Prevention tools exist, but stigma is still blocking Black women from using them.
Dr. Ada D. Stewart grew up in the housing projects of Cleveland, watched her mother die of preventable breast cancer and her father of preventable heart disease, and decided she would spend her life making sure that did not keep happening to people who looked like her. Today she is a board-certified family physician, a certified HIV specialist and the first African American woman to serve as president of the American Academy of Family Physicians. When she speaks about HIV in Black communities, she is not reciting statistics. She is talking about her people.
HIV has not gone away and the numbers prove it
One of the most dangerous myths circulating right now is that HIV is a thing of the past. Dr. Stewart pushes back on that directly. HIV is now a chronic disease, she says, similar to diabetes or high blood pressure, and the goal is to ensure it does not define the person living with it.
“HIV is now a chronic disease, just as diabetes, just as high blood pressure,” she said. “It’s important that HIV should not define one. You can stay healthy and not let HIV drive how you feel or how individuals look at you.”
But staying healthy requires confronting something the Black community has long struggled with. South Carolina, where Dr. Stewart practices at Cooperative Health in Columbia, is among the top 10 states in the country for new HIV diagnoses. That figure is not a coincidence. It is the result of silence, stigma and a lack of access to information.
Stigma is the barrier blocking prevention
Dr. Stewart identifies stigma as one of the most stubborn obstacles to progress. She makes the distinction between external stigma, how others judge people living with HIV, and internalized stigma, the shame a person carries within themselves.
“Stigma is how one feels about someone else, and usually it is negative,” she said. “In our communities, HIV, or just talking about HIV, is looked upon in a negative way. Even as we look toward prevention, individuals have been stigmatized and looked upon as promiscuous.”
The solution, she argues, is to reframe the entire conversation around health rather than behavior. Protecting yourself sexually is not a statement about your character. It is a statement about your commitment to staying alive and thriving.
What Black women specifically need to hear about HIV
The numbers among Black women are moving in the wrong direction. Dr. Stewart does not soften this reality.
“The numbers of Black females living with HIV are increasing, not decreasing,” she said. “The only way to remain healthy is to ensure that not only your physical and mental health is well, but also your sexual health.”
She encourages Black women to know the HIV status of the people they are sexually involved with and to take ownership of their own protection regardless of what their partner does or does not do. “You can’t dictate what someone else does, but you can care about yourself,” she said.
PrEP and PEP are changing what is possible
Dr. Stewart breaks down the two primary prevention tools with clarity. PEP, post-exposure prophylaxis, is taken after a possible HIV exposure and must be started within 72 hours.
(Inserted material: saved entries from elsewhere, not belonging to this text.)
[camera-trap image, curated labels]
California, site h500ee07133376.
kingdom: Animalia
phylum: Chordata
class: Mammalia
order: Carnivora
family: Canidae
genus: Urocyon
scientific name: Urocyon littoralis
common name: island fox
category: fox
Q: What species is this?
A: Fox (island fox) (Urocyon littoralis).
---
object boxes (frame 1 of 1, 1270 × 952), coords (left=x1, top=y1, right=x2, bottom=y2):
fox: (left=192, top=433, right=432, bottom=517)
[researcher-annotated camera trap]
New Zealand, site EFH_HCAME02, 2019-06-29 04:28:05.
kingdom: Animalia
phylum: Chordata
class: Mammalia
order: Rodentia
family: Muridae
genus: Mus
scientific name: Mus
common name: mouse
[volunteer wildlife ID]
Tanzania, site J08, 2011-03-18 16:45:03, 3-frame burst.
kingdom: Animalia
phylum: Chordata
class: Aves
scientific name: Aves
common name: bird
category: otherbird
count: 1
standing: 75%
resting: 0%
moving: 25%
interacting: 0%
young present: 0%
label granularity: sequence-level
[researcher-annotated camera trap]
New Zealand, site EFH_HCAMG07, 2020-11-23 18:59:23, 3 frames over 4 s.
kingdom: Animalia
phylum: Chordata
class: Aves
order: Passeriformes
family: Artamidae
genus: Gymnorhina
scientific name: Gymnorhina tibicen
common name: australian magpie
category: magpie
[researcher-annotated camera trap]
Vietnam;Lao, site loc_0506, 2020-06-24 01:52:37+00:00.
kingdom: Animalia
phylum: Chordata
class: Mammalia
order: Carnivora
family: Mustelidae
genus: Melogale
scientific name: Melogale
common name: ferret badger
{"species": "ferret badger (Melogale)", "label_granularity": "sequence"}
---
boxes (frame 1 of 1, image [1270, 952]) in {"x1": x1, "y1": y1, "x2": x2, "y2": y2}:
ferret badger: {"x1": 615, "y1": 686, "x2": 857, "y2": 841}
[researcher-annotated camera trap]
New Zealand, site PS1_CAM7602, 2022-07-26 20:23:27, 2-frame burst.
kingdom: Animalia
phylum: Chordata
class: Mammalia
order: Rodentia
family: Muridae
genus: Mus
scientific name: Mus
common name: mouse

PrEP, pre-exposure prophylaxis, is taken before potential exposure and now comes in four forms, two oral and two injectable.
The injectable options are particularly significant for Black women who may not feel safe letting a partner know they are protecting themselves. One injection every two months and one approved every six months mean protection without a daily pill that someone else might notice.
“For Black women especially, you may not feel safe having your partner know you are protecting yourself,” she said. “The injectables are the best for you because no one has to know.”
She closes with a statement that leaves no room for hesitation. With this many tools available, a new HIV diagnosis should not be happening. The tools exist. The access exists. What is needed now is the decision to use them.